Heavy Boots

I have scurried down the rabbit hole otherwise known as the first semester of  grad school and am finally able to come up for air to enjoy the holiday season. I know y’all are beyond thrilled.

The fuzzy, tingly Christmas feeling that liquidates our hearts has been dampened for many of us this year. The recent Connecticut shootings have given me heavy boots as author Jonathan Safron Foer would write. I remember seeing the headlines and photos flash across my television screen and newspapers. Seeing the pictures of the children, hearing their parents tell stories about their dreams, reading about the teacher hiding her children in cabinets as the gunman took her life…all of it has trouble settling, like oil mixing with water. As I have conversations with friends and family, it is clear that there is no one right way to react when the unimaginable happens.

I know various debates have been sparked about gun control. I do believe it is an issue, but I can’t help but think that a person with that much pain in their heart will always find a way to hurt. And even if  we are able to take the gun out of someone’s hands, what are we leaving behind? What about the pain in their heart that will continue to manifest itself in other terrible ways? What about taking the voices out of a person’s head that tell them to end the life of a child who hasn’t had their 6th birthday? There are deeper, scarier issues here.

There are people out there all over our world hurting, many of them harboring invisible wounds. They are the people beside us inside subways, malls, and classrooms. They are the people we see on the side of the street, the people we see when we travel the world. People are bitter, lonely, confused, and deeply troubled. And often, their wounds are buried so deep we think they are just fine, just fine.

I read an article about the gunman that described him as a socially awkward teenager that was monitored by the school psychologists and spent day after day playing violent video games. The article said people were worried about him getting hurt because he could not feel pain.

I am not saying by any means that we can predict that someone is going to pick up a gun and go on a violent rampage, destroying the lives of strangers. No one could have predicted or imagined that a young man would be so deeply troubled that he would have gotten up one morning and walked out the door with a such a twisted, disgusting motive.

But what do we do now?

For every life lost, there are the lives of the other people who loved that person, who knew that person that now will never be the same. And I, as a stranger many states away, find myself mourning along with my peers. The gunman did not just take a handful of lives, he took thousands. I wonder if in his mind, he could possibly realize the chain of hurt he was starting.

I think in times of tragedy we have a responsibility. And I think that responsibility is something much bigger than we realize. I think we are responsible for creating chains of love, for doing what we can in our own small lives to keep hope that wounds don’t have to keep throbbing, that lives don’t have to remain broken.
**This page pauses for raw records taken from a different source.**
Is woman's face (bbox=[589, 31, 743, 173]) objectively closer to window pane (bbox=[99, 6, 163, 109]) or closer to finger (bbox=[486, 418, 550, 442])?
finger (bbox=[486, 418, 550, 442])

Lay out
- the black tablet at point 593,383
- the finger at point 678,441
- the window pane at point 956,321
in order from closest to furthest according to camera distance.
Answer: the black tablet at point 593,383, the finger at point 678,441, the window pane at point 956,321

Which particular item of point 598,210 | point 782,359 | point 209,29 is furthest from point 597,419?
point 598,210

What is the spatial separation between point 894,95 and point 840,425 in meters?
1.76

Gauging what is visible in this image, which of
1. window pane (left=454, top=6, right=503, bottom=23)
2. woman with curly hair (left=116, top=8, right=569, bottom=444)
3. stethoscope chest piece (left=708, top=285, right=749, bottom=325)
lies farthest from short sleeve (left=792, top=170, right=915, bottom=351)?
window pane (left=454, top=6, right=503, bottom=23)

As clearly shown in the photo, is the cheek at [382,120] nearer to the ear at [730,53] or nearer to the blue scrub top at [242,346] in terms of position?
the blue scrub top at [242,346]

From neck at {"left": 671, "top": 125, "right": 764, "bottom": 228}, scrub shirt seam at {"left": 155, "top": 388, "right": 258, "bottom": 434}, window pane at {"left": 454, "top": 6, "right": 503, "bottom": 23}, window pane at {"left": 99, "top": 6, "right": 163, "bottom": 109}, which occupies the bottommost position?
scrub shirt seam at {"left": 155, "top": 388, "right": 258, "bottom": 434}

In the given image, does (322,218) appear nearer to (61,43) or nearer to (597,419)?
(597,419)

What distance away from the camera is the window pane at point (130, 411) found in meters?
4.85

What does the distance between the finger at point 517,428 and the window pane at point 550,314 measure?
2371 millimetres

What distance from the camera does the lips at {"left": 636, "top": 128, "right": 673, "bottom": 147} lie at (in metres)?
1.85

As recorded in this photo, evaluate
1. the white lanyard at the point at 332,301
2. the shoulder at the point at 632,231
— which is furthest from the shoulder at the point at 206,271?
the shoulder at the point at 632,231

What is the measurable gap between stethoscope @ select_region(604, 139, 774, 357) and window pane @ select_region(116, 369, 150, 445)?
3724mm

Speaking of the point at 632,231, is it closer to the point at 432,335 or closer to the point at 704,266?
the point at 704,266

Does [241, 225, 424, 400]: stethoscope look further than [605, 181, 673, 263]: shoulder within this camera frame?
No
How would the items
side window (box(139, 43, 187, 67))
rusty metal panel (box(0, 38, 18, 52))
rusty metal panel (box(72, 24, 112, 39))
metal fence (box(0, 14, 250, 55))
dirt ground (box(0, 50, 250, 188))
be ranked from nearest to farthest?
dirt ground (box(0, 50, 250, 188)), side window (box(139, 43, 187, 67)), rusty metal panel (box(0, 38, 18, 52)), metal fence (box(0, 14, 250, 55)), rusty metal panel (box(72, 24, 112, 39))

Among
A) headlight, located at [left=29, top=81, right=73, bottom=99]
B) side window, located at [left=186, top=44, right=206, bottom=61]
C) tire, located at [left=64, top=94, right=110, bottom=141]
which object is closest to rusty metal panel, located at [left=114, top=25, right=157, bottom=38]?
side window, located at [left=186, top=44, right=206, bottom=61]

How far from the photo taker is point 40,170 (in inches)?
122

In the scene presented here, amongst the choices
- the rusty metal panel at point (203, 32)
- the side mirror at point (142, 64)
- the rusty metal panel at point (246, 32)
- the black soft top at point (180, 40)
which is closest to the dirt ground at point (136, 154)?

We all think what could have been done to prevent this, to stop this. It this boy couldn’t get his hands on a gun, how would his pain have gone on to manifest itself? How many people out there are feeling the same hurt that could lead to senseless violence?

The only way I know to help right now is to be deliberate and intentional with the way I live my life. To start spreading love like wildfire. For every string of hate, a string of love created.

“The choice is not between violence and nonviolence but between nonviolence and nonexistence.”                                                                                                                             -Martin Luther King, Jr.